Euro falls to 22-month low against the dollarThursday 24 May 2012 19.14
The euro hit a 22-month dollar low on growing evidence of an economic slowdown and as an EU summit failed to reassure investors over Greece's future in the euro zone.
The euro fell to $1.2516, against the dollar, hitting a low point last seen in July 2010.
It later stood at $1.2544, compared with $1.2582 in New York late Wednesday.
EU leaders reiterate support for Greece
At the end of the informal summit, EU leaders reiterated that they supported Greece's continued euro membership as long as it honours its commitments to fiscal consolidation and structural reforms.
The Taoiseach Mr Kenny has said that the text of the fiscal treaty will not be changed and that the treaty as it stands will be what Irish voters decide on on May 31st.
Mr Kenny said any growth agenda potentially agreed at the behest of the French president Francois Hollande would be separate to the text of the fiscal treaty.
Mr Kenny described the meeting as positive and said there was momentum on a range of ideas which would culminate in a number of decisions be taken at the next formal summit at the end of June.
These involved the development of so-called project bonds as well as fresh funding for the European Investment Bank.
The Taoiseach said he addressed EU leaders on the referendum campaign and on the initiatives he said had been taken to inform voters of the detail of the treaty.

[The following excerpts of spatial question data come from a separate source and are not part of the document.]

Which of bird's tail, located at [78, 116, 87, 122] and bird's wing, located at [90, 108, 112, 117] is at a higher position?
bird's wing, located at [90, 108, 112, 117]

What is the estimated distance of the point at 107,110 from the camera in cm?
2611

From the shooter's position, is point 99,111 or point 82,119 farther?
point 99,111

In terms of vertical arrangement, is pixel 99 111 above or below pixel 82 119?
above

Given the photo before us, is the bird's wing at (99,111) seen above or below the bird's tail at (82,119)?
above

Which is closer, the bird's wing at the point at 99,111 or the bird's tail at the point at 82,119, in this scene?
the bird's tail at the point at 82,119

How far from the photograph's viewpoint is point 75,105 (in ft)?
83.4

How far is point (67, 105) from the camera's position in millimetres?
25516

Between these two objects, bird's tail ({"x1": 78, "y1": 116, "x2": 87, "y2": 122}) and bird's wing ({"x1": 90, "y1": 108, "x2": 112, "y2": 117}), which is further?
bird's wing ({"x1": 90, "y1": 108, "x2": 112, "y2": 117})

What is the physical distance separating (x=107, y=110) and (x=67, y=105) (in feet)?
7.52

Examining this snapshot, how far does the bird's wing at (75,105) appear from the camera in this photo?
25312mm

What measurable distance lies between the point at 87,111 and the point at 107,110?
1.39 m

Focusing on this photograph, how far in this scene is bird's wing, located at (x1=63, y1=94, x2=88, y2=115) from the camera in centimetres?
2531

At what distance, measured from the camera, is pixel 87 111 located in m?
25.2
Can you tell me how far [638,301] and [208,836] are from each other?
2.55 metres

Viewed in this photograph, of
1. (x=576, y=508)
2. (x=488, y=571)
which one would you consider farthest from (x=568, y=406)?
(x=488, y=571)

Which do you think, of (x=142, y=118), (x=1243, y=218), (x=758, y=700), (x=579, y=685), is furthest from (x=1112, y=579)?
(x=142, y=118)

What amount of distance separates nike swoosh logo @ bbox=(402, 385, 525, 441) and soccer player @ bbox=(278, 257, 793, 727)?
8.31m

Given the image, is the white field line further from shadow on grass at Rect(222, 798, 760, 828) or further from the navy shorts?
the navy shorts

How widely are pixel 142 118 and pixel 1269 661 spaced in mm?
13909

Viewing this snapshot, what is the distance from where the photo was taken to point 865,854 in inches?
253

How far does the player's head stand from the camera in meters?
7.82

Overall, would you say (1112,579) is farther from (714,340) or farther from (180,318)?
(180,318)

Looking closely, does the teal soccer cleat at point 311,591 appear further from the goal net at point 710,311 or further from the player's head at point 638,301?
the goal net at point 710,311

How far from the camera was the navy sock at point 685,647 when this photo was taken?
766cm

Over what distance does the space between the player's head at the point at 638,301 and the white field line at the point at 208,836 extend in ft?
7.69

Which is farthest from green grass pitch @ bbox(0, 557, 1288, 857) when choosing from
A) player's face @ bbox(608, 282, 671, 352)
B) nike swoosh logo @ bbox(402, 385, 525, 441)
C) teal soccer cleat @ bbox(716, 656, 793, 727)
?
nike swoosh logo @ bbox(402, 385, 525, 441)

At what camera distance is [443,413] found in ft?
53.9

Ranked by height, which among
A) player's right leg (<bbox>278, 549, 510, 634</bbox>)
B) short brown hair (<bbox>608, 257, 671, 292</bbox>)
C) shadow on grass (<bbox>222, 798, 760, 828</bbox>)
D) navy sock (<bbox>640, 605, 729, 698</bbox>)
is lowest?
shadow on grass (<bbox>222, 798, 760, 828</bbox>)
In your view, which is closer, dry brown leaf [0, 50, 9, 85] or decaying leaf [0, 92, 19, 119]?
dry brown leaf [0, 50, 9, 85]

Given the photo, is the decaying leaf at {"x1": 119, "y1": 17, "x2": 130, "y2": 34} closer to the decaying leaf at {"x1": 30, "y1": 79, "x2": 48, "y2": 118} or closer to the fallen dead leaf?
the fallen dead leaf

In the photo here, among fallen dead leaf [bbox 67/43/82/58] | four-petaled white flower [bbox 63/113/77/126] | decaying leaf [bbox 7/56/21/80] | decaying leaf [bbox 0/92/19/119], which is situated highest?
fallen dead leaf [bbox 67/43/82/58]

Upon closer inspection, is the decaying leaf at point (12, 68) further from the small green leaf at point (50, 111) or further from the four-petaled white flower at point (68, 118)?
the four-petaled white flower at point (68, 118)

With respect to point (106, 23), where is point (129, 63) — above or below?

He said there was strong support in some quarters to having the permanent EU bailout fund, the ESM, utilised in order to recapitalise banks, but he declined to say whether the German Chancellor would support or rule out such an idea.
He also said there was both support and opposition to the idea of commonly issued eurobonds.
The Taoiseach also said he'd held a meeting before the summit with Antonis Samaras, the leader of the Greek centre-right New Democracy Party, in which, he said, Mr Samaras had reported on a new coalition of centre right interests in advance of next month's elections and which would "honour their [bailout] commitments if elected."